Saved data entries

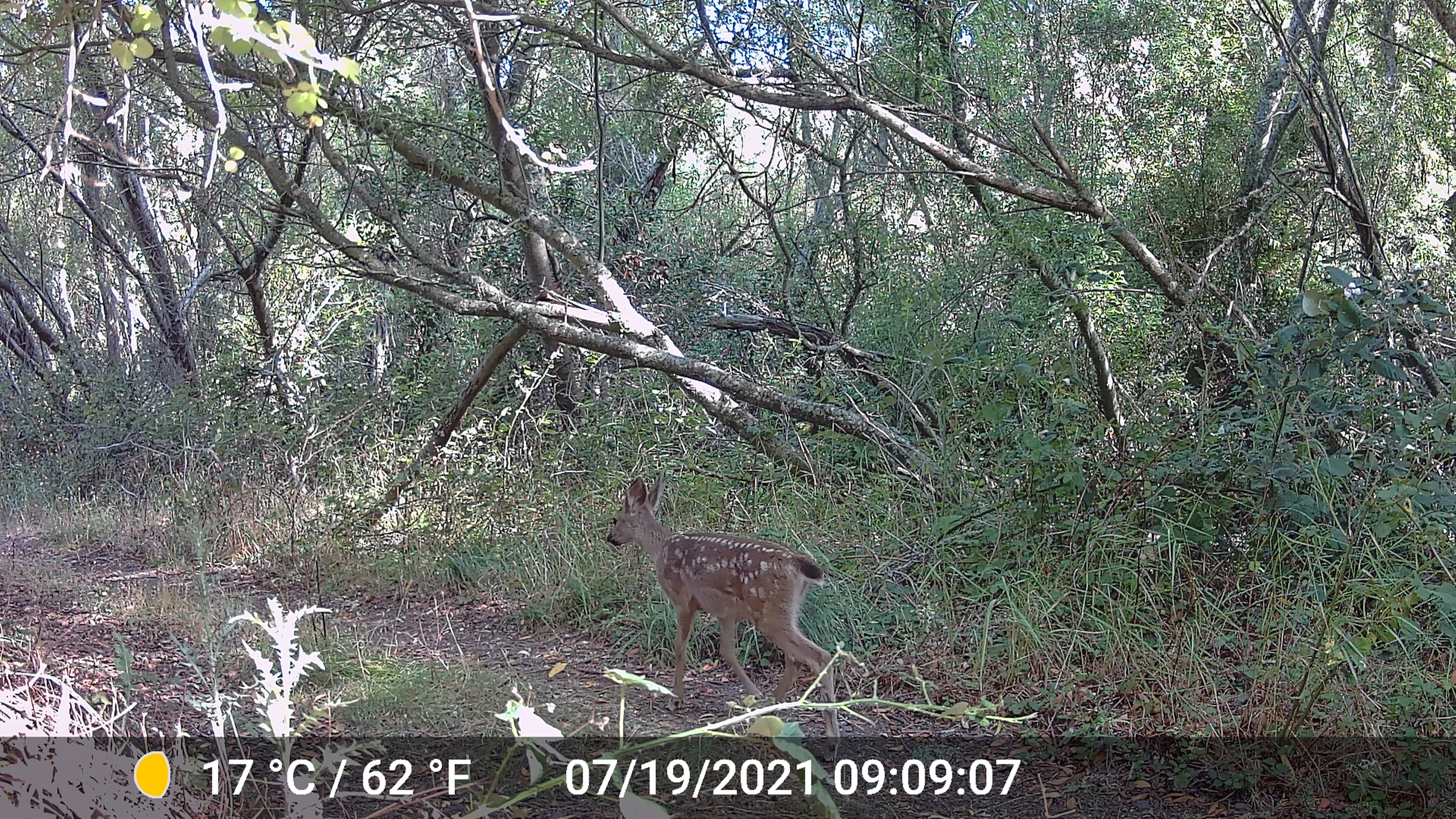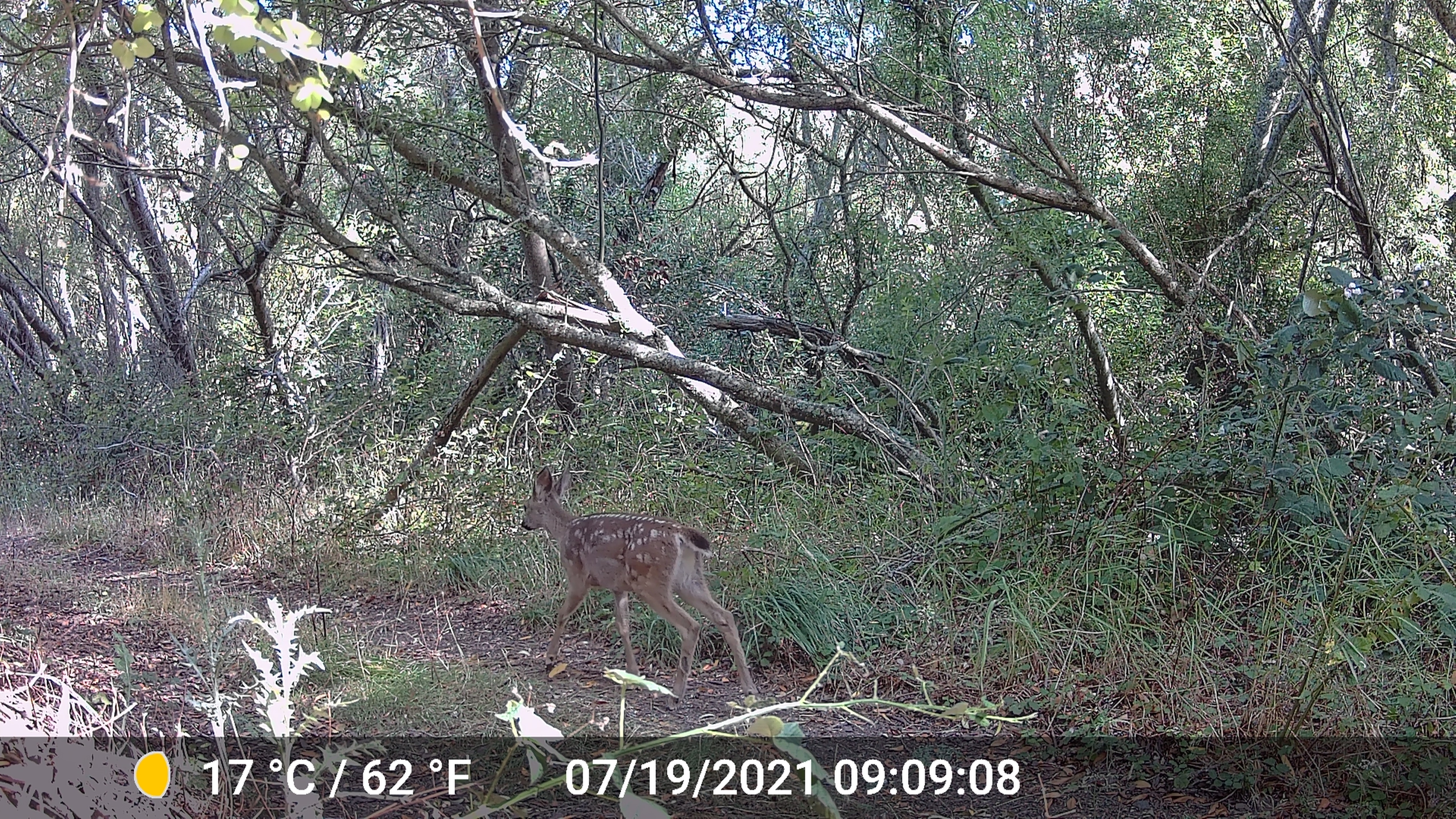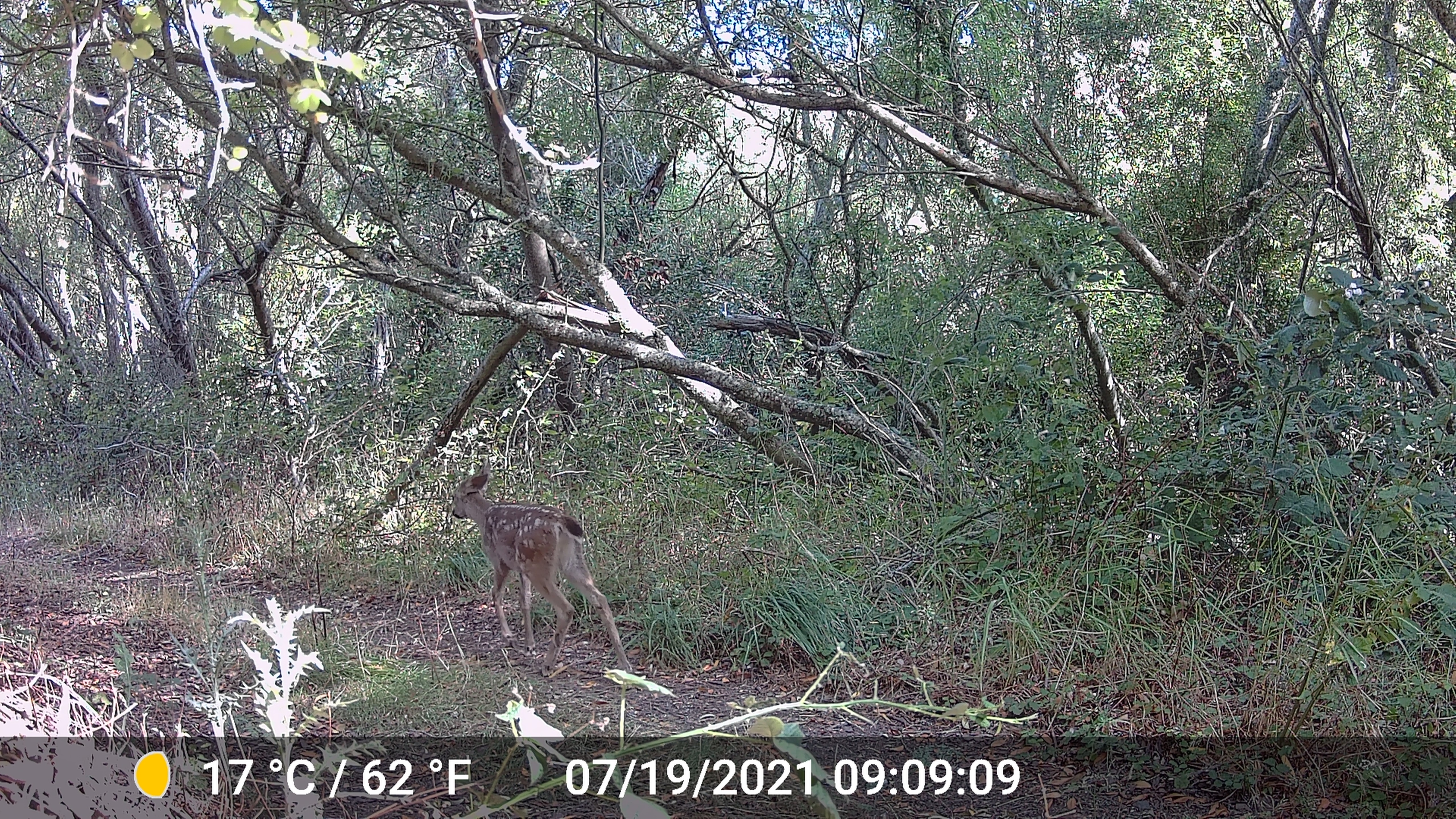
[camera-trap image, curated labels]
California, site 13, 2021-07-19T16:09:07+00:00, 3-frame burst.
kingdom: Animalia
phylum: Chordata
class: Mammalia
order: Artiodactyla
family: Cervidae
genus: Odocoileus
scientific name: Odocoileus hemionus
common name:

• HOW TO COMPLETE THIS TASK: Only the lines from the one with "order: Artiodactyla" to the end of the entries above belong in your answer. Retype them exactly.

• THE COMPLETED TASK:
order: Artiodactyla
family: Cervidae
genus: Odocoileus
scientific name: Odocoileus hemionus
common name:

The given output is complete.